Türkei: Kurdische Frauen-Nachrichtenagentur JINHA geschlossen
Türkei: Kurdische Frauen-Nachrichtenagentur JINHA geschlossen
Die kurdische Nachrichtenagentur JINHA - die einzige weltweit, die allein von Frauen betrieben wird – wurde in der Türkei geschlossen. „Die Agentur JINHA wurde auf gesetzliche Anordnung geschlossen. Unser Büro wurde versiegelt. Die Stimme der Frauen wird verfolgt. JINHA kann nicht schweigen“, heißt es auf der Facebook-Seite der Nachrichtenagentur. Neben JINHA wurde noch eine kurdische Nachrichtenagentur, DIHA, geschlossen.
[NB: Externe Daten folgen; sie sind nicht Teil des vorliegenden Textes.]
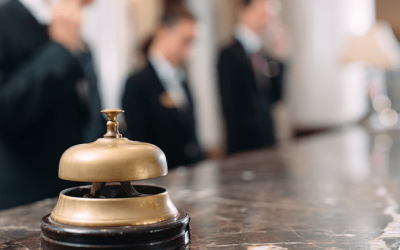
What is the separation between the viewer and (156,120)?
2.46 metres

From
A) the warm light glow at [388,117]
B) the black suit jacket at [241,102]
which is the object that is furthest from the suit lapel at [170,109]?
the warm light glow at [388,117]

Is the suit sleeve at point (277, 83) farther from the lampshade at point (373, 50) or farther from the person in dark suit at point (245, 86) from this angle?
the lampshade at point (373, 50)

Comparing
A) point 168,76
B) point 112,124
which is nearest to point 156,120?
point 168,76

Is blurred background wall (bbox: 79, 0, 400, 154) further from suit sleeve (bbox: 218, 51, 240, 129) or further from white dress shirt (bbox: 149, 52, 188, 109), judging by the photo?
white dress shirt (bbox: 149, 52, 188, 109)

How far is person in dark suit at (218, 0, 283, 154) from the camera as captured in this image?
3.18 m

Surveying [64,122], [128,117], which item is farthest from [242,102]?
[64,122]

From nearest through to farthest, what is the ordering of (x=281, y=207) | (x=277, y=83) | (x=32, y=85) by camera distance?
(x=281, y=207), (x=32, y=85), (x=277, y=83)

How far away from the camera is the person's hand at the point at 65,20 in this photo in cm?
163

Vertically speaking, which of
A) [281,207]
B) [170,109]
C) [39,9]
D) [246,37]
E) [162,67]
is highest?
[246,37]

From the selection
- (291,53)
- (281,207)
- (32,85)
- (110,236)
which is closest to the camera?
(110,236)

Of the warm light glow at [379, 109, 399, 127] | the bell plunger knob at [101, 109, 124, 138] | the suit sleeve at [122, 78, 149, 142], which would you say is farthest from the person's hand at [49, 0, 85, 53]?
the warm light glow at [379, 109, 399, 127]

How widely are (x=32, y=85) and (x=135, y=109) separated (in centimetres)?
91

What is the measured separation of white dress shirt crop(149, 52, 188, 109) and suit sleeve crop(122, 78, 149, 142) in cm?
14

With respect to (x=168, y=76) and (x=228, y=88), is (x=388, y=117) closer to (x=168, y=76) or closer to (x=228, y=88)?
(x=228, y=88)
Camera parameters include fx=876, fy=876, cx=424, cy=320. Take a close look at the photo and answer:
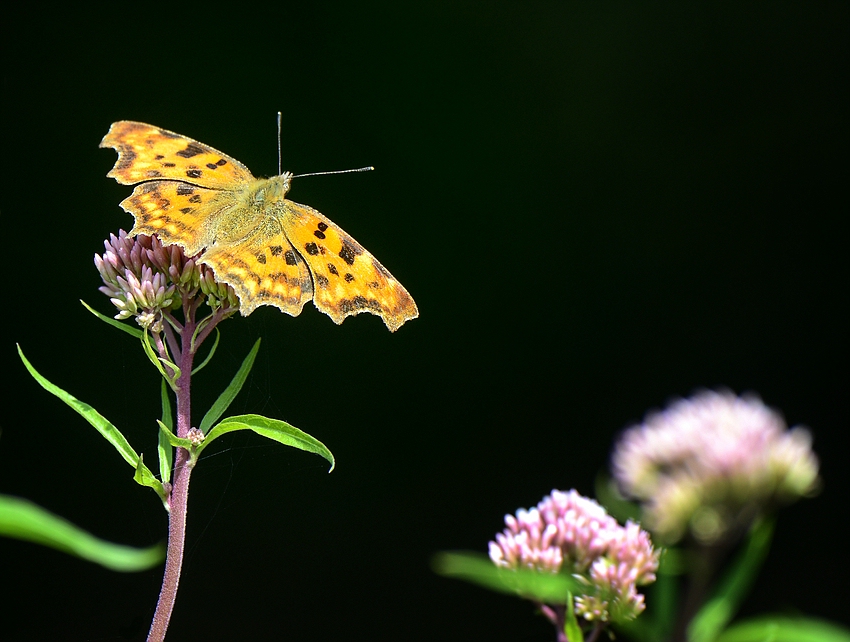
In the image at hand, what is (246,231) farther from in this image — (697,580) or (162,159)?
(697,580)

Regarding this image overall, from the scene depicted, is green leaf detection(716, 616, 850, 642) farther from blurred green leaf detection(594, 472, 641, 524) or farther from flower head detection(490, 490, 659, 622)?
blurred green leaf detection(594, 472, 641, 524)

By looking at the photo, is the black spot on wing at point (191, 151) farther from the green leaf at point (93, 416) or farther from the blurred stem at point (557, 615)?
the blurred stem at point (557, 615)

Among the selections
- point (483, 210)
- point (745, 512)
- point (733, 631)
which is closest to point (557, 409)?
point (483, 210)

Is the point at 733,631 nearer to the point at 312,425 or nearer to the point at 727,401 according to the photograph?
the point at 727,401

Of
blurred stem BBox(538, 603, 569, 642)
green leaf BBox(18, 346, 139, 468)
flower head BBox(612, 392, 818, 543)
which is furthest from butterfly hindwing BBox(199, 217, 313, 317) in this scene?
flower head BBox(612, 392, 818, 543)

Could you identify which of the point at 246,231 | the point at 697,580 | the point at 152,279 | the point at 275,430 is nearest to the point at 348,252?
the point at 246,231

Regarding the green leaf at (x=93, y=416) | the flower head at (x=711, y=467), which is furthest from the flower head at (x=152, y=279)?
the flower head at (x=711, y=467)
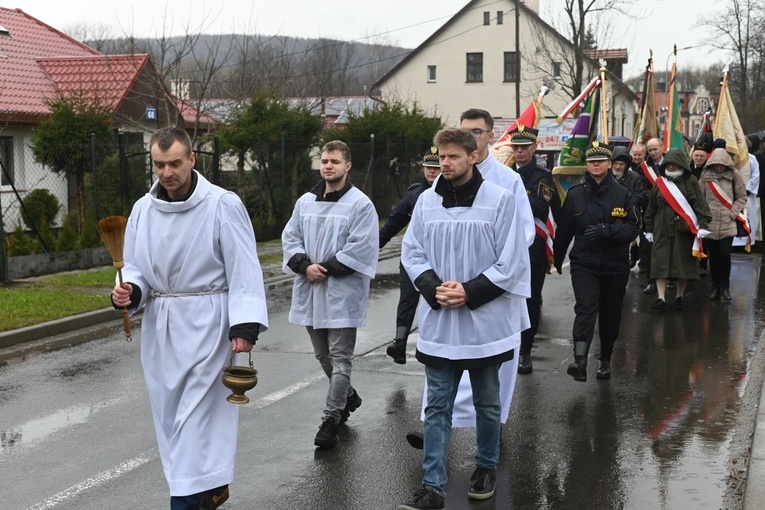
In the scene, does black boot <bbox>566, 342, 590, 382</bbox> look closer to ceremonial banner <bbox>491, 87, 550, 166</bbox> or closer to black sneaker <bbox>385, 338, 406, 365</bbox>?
black sneaker <bbox>385, 338, 406, 365</bbox>

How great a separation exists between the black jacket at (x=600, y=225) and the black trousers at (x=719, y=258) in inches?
188

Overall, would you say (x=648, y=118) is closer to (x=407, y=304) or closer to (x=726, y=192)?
(x=726, y=192)

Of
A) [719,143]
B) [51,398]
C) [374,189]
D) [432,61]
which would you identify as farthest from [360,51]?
[51,398]

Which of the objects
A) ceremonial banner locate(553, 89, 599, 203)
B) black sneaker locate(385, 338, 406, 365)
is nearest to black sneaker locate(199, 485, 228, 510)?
black sneaker locate(385, 338, 406, 365)

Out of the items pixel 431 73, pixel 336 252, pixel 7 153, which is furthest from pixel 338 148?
pixel 431 73

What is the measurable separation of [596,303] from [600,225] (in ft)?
2.06

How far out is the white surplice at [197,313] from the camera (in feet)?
15.2

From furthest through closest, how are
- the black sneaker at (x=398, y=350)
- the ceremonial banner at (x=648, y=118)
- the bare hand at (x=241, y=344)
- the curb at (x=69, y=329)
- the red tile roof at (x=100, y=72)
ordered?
the red tile roof at (x=100, y=72), the ceremonial banner at (x=648, y=118), the curb at (x=69, y=329), the black sneaker at (x=398, y=350), the bare hand at (x=241, y=344)

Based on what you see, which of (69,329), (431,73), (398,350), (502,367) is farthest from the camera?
(431,73)

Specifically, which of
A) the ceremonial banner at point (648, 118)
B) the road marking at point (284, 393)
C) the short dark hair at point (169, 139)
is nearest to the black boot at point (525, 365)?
the road marking at point (284, 393)

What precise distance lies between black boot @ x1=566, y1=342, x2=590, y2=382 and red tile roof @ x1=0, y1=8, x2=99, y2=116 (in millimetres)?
18316

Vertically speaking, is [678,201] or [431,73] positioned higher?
[431,73]

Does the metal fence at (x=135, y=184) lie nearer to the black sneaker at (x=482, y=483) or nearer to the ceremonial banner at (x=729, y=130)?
the ceremonial banner at (x=729, y=130)

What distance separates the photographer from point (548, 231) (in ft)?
27.2
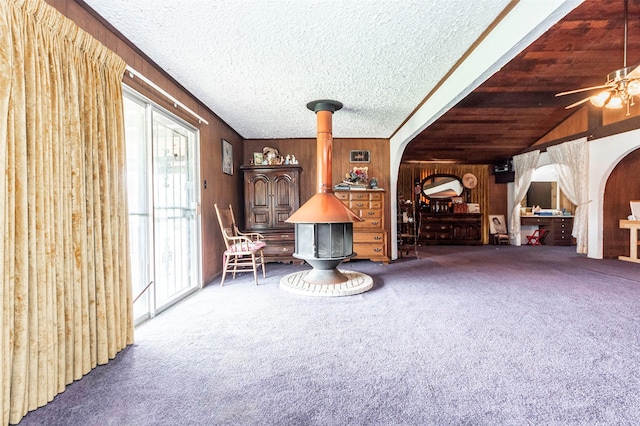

Am Montagmorgen war schon der Chefredakteur der regierungskritischen türkischen Tageszeitung „Cumhuriyet“, Murat Sabuncu, festgenommen worden. Die amtliche Nachrichtenagentur Anadolu Ajansi berichtete, dass Ermittler außerdem nach dem Zeitungsvorstand Akin Atalay und dem Autoren Güray Öz gefahndet haben. Der Sender CNN Türk teilte mit, dass gegen Mitarbeiter der Zeitung 13 Haftbefehle ausgestellt worden seien.

Die regierungsnahe Zeitung „Yeni Safak“ berichtete auf ihrer Webseite, dass den Journalisten Verbindungen zu dem Prediger Fethullah Gülen vorgeworfen werden, den Präsident Recep Tayyip Erdogan für den Putschversuch im Juli verantwortlich macht. Gleich nach der gescheiterten Revolte hatte Präsident Erdoğan massive Entlassungen im Staatsapparat angekündigt. Bereits kurz danach waren Zehntausende Bedienstete der Sicherheitsbehörden, der Justiz, der Medien und des Bildungswesens gefeuert worden. Außerdem wurden mehr als 35.000 Menschen festgenommen. Erst am vergangenen Wochenende waren weitere 10.000 Staatsbedienstete entlassen worden.